### Consignes écrites
[1] D'après le texte sur la fin de la guerre civile espagnole, à quelle date le grand défilé de la Victoire eut-il lieu à Madrid ?
[2] Reproduisez à l'identique tout le passage du texte sur la fin de la guerre civile espagnole, depuis « Ces deux cérémonies » jusqu'à « pendant 40 ans. » inclus.

Le 1er avril 1939, le général Franco annonça par un bref communiqué de deux lignes la fin de la guerre civile espagnole. La guerre avait duré 1000 jours, détruit villes et villages et les morts se comptaient par centaines de milliers. Mais c’était terminé et la victoire militaire du camp national était incontestable. La première “année de la Victoire » (año de la Victoria) commença par diverses cérémonies et actes publics destinés à célébrer l’événement et à rendre hommage aux héros de la Croisade “pour Dieu et l’Espagne”; mais aussi pour bien ancrer dans les esprits que commençait une ère nouvelle et que l’Espagne conduite d’une main ferme par le Caudillo allait écrire une nouvelle page de sa glorieuse histoire. Les cérémonies officielles débutèrent par une tournée  du général Franco en Andalousie: Séville le 17 avril, Cordoue le 21… Mais l’apothéose de Franco eut lieu à Madrid le 19 mai 1939, avec le grand défilé de la Victoire, suivi le lendemain matin d’une messe d’actions de grâces célébrée par le cardinal Gomá en l’église Santa Barbara.

Ces deux cérémonies officielles, très différentes par leur nature mais identiques dans leur signification politique, sont riches de symboles en tout genre dont l’analyse permet de comprendre sur quels piliers a reposé la dictature franquiste pendant 40 ans.

### Liste
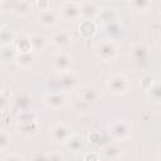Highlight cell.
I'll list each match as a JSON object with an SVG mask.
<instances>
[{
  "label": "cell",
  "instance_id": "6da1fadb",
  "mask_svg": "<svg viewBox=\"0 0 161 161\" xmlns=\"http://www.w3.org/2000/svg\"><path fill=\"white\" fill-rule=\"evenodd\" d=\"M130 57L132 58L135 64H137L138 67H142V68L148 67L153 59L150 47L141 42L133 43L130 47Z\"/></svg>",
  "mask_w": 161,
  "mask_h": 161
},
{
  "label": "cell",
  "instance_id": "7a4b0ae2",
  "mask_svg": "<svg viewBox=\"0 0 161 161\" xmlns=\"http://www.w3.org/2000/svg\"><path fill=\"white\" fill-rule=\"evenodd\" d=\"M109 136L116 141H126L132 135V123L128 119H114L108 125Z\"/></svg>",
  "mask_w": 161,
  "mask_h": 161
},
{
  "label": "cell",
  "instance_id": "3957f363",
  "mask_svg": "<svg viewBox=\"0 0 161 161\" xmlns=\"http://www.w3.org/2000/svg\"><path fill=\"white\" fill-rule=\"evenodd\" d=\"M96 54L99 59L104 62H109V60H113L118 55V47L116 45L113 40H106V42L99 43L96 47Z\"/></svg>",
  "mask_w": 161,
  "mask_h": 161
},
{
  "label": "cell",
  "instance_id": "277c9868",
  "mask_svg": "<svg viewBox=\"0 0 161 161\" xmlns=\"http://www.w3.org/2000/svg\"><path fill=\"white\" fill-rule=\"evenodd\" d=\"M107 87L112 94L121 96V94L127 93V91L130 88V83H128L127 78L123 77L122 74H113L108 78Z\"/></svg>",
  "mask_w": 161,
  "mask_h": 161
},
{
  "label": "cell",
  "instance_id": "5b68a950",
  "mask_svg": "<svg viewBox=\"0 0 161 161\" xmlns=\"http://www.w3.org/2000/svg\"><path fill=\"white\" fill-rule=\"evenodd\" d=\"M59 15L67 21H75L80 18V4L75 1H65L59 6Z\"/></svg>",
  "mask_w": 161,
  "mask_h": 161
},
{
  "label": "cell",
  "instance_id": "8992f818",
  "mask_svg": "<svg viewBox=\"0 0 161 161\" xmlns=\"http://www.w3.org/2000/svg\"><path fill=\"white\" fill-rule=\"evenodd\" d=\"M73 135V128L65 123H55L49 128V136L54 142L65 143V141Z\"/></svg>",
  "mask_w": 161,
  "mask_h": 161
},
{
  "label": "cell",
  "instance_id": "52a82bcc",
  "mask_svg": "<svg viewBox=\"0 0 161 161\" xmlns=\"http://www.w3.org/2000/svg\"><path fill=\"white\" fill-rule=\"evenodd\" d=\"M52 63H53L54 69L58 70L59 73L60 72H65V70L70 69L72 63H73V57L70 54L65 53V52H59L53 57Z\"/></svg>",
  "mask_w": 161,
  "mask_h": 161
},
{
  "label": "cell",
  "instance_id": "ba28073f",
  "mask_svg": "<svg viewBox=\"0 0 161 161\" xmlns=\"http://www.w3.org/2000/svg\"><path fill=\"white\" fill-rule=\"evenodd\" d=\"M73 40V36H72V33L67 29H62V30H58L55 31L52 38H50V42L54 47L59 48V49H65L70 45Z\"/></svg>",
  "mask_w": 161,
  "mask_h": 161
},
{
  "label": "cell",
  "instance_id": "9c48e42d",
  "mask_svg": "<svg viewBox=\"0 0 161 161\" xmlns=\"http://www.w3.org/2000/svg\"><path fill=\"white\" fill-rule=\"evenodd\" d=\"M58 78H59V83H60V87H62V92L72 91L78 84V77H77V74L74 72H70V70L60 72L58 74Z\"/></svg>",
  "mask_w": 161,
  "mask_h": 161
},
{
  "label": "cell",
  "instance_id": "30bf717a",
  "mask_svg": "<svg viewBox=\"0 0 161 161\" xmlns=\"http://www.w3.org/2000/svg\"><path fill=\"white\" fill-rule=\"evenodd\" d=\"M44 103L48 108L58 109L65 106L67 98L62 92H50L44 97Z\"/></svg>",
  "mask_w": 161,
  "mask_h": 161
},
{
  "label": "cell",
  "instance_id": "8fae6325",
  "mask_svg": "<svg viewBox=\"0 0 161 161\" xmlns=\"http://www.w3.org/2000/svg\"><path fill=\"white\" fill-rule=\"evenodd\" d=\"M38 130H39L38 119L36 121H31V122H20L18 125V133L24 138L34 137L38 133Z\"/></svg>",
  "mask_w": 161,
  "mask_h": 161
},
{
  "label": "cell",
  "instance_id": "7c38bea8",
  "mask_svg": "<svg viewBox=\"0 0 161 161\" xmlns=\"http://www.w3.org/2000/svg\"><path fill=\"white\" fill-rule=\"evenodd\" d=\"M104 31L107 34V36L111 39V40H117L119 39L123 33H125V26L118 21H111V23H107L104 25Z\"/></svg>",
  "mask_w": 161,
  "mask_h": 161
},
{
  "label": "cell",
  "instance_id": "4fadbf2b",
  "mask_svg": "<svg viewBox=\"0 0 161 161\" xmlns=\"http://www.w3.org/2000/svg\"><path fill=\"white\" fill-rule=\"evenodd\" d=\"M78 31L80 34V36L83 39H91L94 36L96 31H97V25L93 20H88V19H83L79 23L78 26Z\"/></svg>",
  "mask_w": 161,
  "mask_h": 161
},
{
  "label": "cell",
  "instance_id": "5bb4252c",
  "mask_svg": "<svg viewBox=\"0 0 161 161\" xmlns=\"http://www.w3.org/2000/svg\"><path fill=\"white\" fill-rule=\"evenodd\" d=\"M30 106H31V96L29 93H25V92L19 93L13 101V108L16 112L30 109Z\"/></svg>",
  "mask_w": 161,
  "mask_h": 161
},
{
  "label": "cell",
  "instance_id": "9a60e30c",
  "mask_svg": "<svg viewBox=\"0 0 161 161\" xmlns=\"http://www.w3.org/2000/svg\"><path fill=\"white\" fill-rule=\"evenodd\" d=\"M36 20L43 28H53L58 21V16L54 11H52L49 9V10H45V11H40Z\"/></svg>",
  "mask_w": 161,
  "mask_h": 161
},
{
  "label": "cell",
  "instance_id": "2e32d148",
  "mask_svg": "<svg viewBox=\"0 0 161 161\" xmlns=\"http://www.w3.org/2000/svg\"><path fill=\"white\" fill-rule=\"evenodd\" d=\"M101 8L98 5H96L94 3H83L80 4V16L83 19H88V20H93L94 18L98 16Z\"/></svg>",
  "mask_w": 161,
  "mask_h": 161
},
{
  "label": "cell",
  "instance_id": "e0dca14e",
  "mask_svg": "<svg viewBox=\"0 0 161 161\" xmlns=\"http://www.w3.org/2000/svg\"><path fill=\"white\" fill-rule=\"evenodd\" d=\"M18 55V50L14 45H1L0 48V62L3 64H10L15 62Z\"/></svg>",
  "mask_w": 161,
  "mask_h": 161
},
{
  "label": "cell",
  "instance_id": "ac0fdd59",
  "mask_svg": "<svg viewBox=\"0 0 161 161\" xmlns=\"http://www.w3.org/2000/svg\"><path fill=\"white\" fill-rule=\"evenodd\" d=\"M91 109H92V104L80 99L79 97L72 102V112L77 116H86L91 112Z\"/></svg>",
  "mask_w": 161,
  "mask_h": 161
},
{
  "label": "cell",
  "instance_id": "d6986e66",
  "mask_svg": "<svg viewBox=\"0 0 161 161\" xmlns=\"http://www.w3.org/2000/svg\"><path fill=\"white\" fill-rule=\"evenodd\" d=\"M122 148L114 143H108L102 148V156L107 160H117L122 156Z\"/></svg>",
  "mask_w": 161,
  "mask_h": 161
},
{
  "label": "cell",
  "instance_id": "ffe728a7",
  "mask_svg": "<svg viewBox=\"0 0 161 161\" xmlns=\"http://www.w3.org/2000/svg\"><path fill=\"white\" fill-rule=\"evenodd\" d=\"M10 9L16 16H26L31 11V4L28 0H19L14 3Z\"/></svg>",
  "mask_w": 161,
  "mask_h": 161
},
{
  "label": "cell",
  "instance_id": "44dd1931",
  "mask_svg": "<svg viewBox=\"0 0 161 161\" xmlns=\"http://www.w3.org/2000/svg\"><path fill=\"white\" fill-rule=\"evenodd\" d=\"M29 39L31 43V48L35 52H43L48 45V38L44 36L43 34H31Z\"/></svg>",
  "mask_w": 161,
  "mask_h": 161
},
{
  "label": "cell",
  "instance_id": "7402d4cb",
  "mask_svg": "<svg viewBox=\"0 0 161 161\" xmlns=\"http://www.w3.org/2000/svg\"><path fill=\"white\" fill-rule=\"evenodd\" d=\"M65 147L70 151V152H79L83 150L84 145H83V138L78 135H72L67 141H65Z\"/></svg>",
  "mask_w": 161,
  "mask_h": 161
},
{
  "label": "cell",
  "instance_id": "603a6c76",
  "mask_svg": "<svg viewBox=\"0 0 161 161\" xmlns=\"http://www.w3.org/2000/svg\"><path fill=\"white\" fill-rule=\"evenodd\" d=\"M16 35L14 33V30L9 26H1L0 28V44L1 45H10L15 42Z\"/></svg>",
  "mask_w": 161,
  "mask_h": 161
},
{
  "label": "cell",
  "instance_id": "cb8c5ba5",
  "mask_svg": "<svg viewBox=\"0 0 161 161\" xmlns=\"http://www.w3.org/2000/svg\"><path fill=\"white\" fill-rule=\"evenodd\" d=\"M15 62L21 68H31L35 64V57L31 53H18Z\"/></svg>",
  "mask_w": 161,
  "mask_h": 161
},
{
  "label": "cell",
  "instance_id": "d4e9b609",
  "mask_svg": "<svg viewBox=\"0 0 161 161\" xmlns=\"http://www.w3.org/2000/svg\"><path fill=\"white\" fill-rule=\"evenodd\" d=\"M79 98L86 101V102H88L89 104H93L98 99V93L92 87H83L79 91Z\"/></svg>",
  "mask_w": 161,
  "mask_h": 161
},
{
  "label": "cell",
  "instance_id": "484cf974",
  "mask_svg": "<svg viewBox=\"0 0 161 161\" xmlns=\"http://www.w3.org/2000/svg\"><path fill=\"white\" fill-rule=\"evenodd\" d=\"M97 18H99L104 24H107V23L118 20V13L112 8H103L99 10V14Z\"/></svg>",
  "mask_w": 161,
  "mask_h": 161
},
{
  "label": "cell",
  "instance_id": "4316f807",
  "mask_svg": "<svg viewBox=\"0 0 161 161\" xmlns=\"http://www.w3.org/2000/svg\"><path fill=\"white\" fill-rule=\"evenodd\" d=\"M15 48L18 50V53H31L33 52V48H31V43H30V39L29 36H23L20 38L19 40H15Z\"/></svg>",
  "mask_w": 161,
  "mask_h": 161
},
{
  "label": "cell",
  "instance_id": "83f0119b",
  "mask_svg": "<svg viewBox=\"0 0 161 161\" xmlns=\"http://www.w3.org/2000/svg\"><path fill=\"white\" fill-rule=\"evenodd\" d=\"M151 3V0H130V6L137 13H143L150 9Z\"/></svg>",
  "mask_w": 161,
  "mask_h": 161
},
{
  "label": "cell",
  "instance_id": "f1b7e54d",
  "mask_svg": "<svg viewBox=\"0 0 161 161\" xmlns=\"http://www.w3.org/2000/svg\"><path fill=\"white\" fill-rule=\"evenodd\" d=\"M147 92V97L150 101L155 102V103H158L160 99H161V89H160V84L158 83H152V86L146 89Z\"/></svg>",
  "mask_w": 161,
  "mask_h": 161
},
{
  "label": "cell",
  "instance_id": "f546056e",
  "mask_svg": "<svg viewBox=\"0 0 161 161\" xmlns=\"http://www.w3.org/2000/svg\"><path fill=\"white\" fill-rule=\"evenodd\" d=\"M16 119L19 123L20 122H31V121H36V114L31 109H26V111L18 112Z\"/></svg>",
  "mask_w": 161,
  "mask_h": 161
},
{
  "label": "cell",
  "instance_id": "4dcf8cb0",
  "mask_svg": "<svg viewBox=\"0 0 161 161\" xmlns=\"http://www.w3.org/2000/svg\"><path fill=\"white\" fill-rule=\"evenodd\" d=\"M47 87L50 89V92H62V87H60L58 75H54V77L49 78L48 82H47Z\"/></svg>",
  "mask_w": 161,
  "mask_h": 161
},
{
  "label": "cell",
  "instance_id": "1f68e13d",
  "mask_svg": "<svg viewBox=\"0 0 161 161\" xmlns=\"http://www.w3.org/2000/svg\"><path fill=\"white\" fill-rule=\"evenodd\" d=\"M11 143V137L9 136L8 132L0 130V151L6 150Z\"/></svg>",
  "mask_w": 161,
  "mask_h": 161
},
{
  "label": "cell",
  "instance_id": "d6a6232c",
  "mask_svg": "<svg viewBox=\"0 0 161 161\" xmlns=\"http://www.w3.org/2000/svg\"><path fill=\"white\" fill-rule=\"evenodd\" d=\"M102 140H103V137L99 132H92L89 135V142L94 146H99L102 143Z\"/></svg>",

### Réponses par consigne
[1] Le 19 mai 1939.

[2]
Ces deux cérémonies officielles, très différentes par leur nature mais identiques dans leur signification politique, sont riches de symboles en tout genre dont l’analyse permet de comprendre sur quels piliers a reposé la dictature franquiste pendant 40 ans.